(What is asked) Can you return the lines below verbatim, from the line containing "What gap separates" through the end of the records, leaving out the pictures?

[Image-linked spatial questions]

- - - - - - -

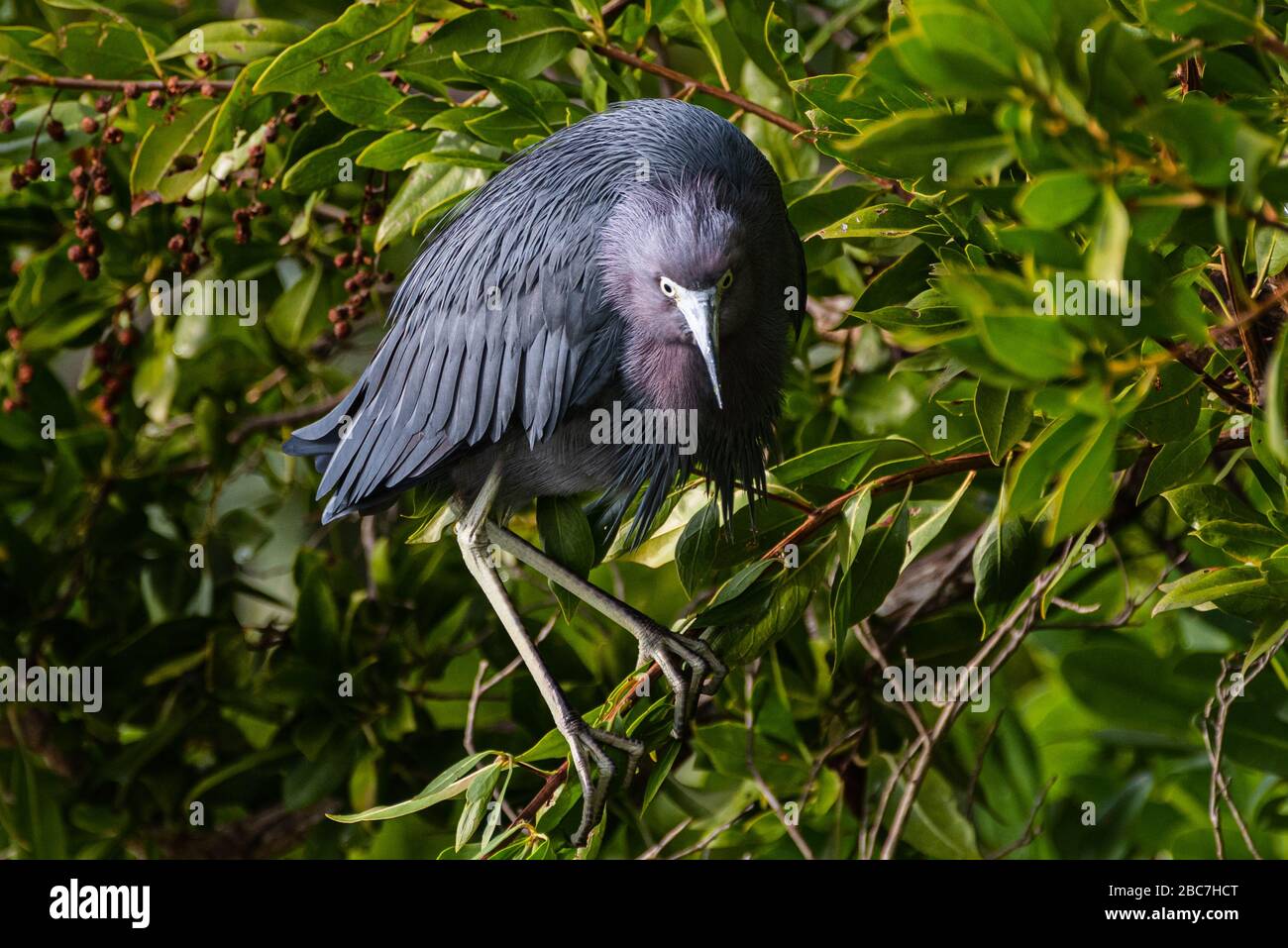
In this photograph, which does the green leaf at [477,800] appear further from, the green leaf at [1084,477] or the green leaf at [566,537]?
the green leaf at [1084,477]

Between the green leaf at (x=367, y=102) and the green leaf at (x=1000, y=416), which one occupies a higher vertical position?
the green leaf at (x=367, y=102)

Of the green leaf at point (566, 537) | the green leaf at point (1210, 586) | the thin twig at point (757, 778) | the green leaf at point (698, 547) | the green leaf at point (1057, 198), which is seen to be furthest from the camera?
the thin twig at point (757, 778)

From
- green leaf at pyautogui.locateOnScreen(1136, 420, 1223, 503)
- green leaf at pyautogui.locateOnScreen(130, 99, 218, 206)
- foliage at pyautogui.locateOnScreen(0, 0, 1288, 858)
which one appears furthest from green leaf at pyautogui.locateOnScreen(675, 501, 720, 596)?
green leaf at pyautogui.locateOnScreen(130, 99, 218, 206)

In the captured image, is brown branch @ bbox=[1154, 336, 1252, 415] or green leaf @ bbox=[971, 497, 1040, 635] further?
green leaf @ bbox=[971, 497, 1040, 635]

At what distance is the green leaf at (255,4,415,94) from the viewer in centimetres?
174

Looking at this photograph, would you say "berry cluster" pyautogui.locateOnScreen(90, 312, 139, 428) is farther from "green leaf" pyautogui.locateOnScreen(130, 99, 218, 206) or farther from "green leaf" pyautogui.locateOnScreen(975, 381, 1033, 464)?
"green leaf" pyautogui.locateOnScreen(975, 381, 1033, 464)

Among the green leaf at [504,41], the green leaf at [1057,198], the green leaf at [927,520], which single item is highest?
the green leaf at [504,41]

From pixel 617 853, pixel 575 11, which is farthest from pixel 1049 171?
pixel 617 853

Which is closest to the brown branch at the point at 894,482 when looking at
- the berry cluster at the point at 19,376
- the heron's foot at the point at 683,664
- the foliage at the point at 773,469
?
the foliage at the point at 773,469

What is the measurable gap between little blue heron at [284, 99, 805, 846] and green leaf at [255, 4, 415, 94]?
0.24m

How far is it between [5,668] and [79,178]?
3.36 feet

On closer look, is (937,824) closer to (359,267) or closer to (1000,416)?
(1000,416)

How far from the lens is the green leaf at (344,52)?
5.70ft

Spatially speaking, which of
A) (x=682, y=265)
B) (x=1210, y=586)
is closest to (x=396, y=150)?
(x=682, y=265)
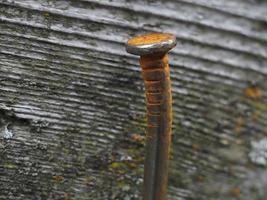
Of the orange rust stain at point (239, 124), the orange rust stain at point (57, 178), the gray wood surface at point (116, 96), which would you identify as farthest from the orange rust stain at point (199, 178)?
the orange rust stain at point (57, 178)

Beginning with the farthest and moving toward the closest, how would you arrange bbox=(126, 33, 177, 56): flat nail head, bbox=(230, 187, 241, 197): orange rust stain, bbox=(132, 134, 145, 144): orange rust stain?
bbox=(230, 187, 241, 197): orange rust stain < bbox=(132, 134, 145, 144): orange rust stain < bbox=(126, 33, 177, 56): flat nail head

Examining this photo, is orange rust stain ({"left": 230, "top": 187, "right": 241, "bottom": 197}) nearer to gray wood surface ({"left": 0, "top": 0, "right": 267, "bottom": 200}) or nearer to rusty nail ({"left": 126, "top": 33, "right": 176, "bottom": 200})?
gray wood surface ({"left": 0, "top": 0, "right": 267, "bottom": 200})

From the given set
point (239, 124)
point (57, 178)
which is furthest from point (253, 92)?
point (57, 178)

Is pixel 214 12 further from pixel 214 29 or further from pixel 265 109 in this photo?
pixel 265 109

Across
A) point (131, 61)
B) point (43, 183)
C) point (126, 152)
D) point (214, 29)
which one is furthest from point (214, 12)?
point (43, 183)

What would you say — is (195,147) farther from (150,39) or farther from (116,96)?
(150,39)

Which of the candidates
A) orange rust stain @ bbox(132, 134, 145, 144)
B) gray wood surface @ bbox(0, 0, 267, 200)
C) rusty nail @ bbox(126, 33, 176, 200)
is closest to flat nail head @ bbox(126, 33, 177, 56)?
rusty nail @ bbox(126, 33, 176, 200)

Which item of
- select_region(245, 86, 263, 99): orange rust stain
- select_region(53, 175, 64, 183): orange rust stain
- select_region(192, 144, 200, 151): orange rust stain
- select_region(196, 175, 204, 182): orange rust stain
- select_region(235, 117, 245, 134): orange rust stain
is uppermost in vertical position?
select_region(245, 86, 263, 99): orange rust stain
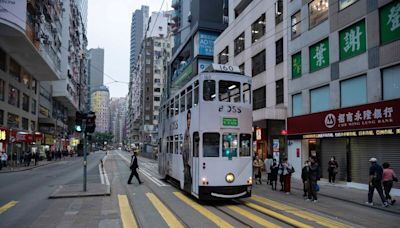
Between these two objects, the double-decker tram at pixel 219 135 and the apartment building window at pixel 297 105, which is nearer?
the double-decker tram at pixel 219 135

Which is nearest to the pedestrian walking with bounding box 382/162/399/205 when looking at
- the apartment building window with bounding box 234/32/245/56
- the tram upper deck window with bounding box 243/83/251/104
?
the tram upper deck window with bounding box 243/83/251/104

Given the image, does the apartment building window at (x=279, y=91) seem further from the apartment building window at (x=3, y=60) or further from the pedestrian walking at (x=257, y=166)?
the apartment building window at (x=3, y=60)

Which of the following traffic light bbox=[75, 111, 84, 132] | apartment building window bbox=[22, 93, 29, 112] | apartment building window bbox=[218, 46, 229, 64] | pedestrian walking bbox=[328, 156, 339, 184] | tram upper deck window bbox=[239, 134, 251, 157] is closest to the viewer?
tram upper deck window bbox=[239, 134, 251, 157]

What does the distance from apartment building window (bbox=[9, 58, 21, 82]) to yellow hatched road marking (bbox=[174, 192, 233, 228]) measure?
33.5 metres

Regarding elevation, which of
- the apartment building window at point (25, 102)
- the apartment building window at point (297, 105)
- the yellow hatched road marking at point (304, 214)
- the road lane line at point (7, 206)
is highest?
the apartment building window at point (25, 102)

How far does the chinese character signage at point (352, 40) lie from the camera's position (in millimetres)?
19609

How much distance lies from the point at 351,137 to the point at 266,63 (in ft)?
39.0

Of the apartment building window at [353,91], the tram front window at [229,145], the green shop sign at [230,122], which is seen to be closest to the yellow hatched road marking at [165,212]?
the tram front window at [229,145]

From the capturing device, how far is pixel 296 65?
26.2m

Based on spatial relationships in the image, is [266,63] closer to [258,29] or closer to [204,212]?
[258,29]

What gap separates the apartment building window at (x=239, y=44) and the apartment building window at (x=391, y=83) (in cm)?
1908

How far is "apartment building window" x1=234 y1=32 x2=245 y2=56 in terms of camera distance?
36.1 meters

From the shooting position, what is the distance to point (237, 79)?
44.2ft

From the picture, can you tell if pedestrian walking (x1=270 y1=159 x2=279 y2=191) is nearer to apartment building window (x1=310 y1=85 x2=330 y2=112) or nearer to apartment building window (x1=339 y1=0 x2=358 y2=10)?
apartment building window (x1=310 y1=85 x2=330 y2=112)
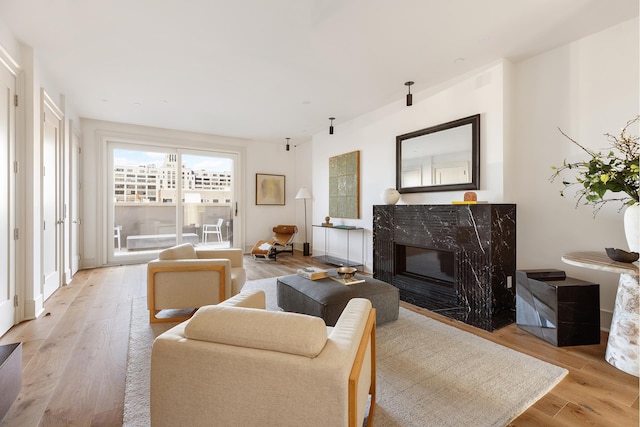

- - - - - - -

(Result of this task)
What gap separates the apartment building window at (x=239, y=44) and the apartment building window at (x=391, y=83) (in cm)?
1908

How far is "apartment building window" x1=234 y1=32 x2=245 y2=56 in terms of camera distance?
36.1 meters

From the shooting position, what is the distance to point (237, 79)?
44.2ft

From the picture, can you tell if pedestrian walking (x1=270 y1=159 x2=279 y2=191) is nearer to apartment building window (x1=310 y1=85 x2=330 y2=112) or nearer to apartment building window (x1=339 y1=0 x2=358 y2=10)?
apartment building window (x1=310 y1=85 x2=330 y2=112)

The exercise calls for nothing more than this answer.